**Task directions:**
Decide whether each statement agrees with the news report below on rocket fire from Gaza, and support each yes or no with the deciding words from the report, quoted precisely. 1. The rockets that struck Ashkelon injured no one. 2. Gallant visited the assembly area near the Gaza border in the morning. 3. Washington said the hostages' release was mediated by Egypt.

**Passage to read:**
----------
Palestinian terrorists in Gaza continued to rain down rockets on Israel’s south and the Israeli Air Force pounded Hamas targets in the Strip on Friday night amid Israel’s ongoing war with the Islamist terror group.
The Israel Defense Forces said it struck multiple Hamas command centers and underground infrastructure throughout the day, while also eliminating a senior Hamas engineer. It said Mahmoud Sabih headed a unit that developed weapons for Hamas, including drones, and had “exchanged knowledge with other terror groups throughout the Middle East.”
Defense Minister Yoav Gallant made an evening visit to an IDF assembly area near the border with Gaza and “closely monitored the readiness of the forces for the expansion of the campaign,” his office said.
Gallant spoke with commanders and soldiers from various units, a statement added. Tens of thousands of troops are gathered near the Gaza border ahead of Israel’s expected ground offensive in the Strip.
At the same time, rockets launched from the Strip at the southern coastal city of Ashkelon caused damage, authorities said. One rocket directly hit a home, causing damage, and another hit a number of cars, the Fire and Rescue Service said. There were no injuries.
Terrorists also launched rocket barrages at Sderot, Ashdod and several nearby towns. The Sderot municipality said a rocket that landed in the southern city caused damage to a street and bus stop, but no injuries.
The rocket fire came as Hamas released two hostages it captured during its October 7 invasion and killing spree in Israeli communities. American citizens Judith and Natalie Raanan crossed back into Israel and were to be reunited with their relatives at a military base.
Hamas cited humanitarian considerations for the release, which Washington said had been mediated by Qatar.
----------
**Data shown:**
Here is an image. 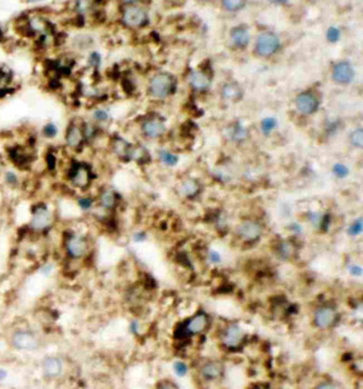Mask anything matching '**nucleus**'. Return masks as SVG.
----------
**Answer to the problem:**
1. Yes: "There were no injuries."
2. No: "Defense Minister Yoav Gallant made an evening visit to an IDF assembly area near the border with Gaza"
3. No: "which Washington said had been mediated by Qatar."